**Given task A**
Do these statements agree with the scraping assignment? Answer yes or no for each and quote the words of the assignment that decide it. (i) Sending one request for one webpage per second is called good practice. (ii) The variable that parses the HTML with `BeautifulSoup` is named `page`. (iii) The extracted data should be kept as strings.
**Given task B**
Could you duplicate the scraping assignment word for word, starting at "### Scraping Rules" and ending at "them a bit."?

**Source excerpt**
====
# STA326 Assignment 1: Web Scraping
This is an assignment that is openly available for the Data Science Practice (STA326).

## Overview


In this assignment, we will explore web scraping, which can often include diverse information from website, and also use the data for simple analysis. We take [douban](https://movie.douban.com/top250) as the target website in this assignment.

In [88]:
# Imports

import requests  # send request
from bs4 import BeautifulSoup  # parse web pages
import pandas as pd  # csv
from time import sleep  # wait

## Part 1: Web Scraping

### Scraping Rules

1) If you are using another organization's website for scraping, make sure to check the website's terms & conditions. 

2) Do not request data from the website too aggressively (quickly) with your program (also known as spamming), as this may break the website. Make sure your program behaves in a reasonable manner (i.e. acts like a human). One request for one webpage per second is good practice.

3) The layout of a website may change from time to time. Because of this, if you're scraping a website, make sure to revisit the site and rewrite your code as needed.

### 1a) Basic workflow

We will first retrieve the contents on a page and examine them a bit.

Make a variable called `page_url`, that stores the URL (as a string) like:
https://movie.douban.com/top250?start=0

Now, to open the URL, use `requests.get()` and provide `page_url` as its input. Store this in a variable called `page`.

After that, make a variable called `soup` to parse the HTML using `BeautifulSoup`. Consider that there will be a method from `BeautifulSoup` that you'll need to call on to get the content from the page. 


### 1b) Extracting Data

In order to extract the data we want, we’ll start with extracting a data list of interest.

Extract the data from the page and save it in a variable (list) like `movie_name` and `movie_star`. 

Make sure you extract it as a string.

We present a example to scrape `movie_name` and `movie_star` from `page_url`.

In [89]:
movie_name = []  # movie name
movie_star = []  # movie star

# Define a request header (to prevent anti-scraping)
====
**Given data**
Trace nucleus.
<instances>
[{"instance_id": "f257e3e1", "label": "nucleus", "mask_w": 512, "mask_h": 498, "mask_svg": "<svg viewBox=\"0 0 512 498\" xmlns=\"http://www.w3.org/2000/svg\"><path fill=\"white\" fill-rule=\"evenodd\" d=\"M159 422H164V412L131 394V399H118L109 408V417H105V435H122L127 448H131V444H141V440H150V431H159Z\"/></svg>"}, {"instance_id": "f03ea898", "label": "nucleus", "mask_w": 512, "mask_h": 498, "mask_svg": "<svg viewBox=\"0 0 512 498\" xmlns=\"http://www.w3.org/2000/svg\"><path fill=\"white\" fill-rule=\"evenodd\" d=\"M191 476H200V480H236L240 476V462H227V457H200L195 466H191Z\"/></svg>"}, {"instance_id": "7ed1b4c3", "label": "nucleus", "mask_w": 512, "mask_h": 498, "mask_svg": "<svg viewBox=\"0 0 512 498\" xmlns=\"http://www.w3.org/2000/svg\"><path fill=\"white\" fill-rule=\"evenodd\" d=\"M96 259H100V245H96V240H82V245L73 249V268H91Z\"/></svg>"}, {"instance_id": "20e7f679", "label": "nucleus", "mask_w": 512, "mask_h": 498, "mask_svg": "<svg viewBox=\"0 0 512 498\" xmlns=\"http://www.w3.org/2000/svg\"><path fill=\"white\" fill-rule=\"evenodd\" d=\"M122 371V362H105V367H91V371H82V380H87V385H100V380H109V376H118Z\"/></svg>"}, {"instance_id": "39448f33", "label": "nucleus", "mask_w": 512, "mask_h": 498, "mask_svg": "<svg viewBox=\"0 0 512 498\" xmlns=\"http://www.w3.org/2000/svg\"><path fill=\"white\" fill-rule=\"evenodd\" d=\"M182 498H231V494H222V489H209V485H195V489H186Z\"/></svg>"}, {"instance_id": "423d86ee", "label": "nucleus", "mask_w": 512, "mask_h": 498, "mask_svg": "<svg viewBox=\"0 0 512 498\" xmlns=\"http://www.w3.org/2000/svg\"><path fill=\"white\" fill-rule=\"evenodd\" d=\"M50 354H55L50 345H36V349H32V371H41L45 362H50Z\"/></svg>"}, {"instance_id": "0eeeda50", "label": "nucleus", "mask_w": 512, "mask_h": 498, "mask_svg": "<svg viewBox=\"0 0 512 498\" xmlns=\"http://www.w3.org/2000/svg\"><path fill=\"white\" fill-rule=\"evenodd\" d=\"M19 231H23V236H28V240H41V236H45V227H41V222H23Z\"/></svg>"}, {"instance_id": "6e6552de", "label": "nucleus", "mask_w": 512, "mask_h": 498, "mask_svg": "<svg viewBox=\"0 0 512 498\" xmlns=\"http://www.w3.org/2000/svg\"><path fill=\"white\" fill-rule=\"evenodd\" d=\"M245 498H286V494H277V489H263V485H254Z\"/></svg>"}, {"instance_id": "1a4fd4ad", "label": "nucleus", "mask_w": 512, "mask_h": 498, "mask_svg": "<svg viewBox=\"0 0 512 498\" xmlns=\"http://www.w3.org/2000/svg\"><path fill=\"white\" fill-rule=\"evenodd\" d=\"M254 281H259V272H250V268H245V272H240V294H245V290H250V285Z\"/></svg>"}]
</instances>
====
**Expected output A**
(i) Yes: "One request for one webpage per second is good practice."
(ii) No: "make a variable called `soup` to parse the HTML using `BeautifulSoup`."
(iii) Yes: "Make sure you extract it as a string."

**Expected output B**
### Scraping Rules

1) If you are using another organization's website for scraping, make sure to check the website's terms & conditions. 

2) Do not request data from the website too aggressively (quickly) with your program (also known as spamming), as this may break the website. Make sure your program behaves in a reasonable manner (i.e. acts like a human). One request for one webpage per second is good practice.

3) The layout of a website may change from time to time. Because of this, if you're scraping a website, make sure to revisit the site and rewrite your code as needed.

### 1a) Basic workflow

We will first retrieve the contents on a page and examine them a bit.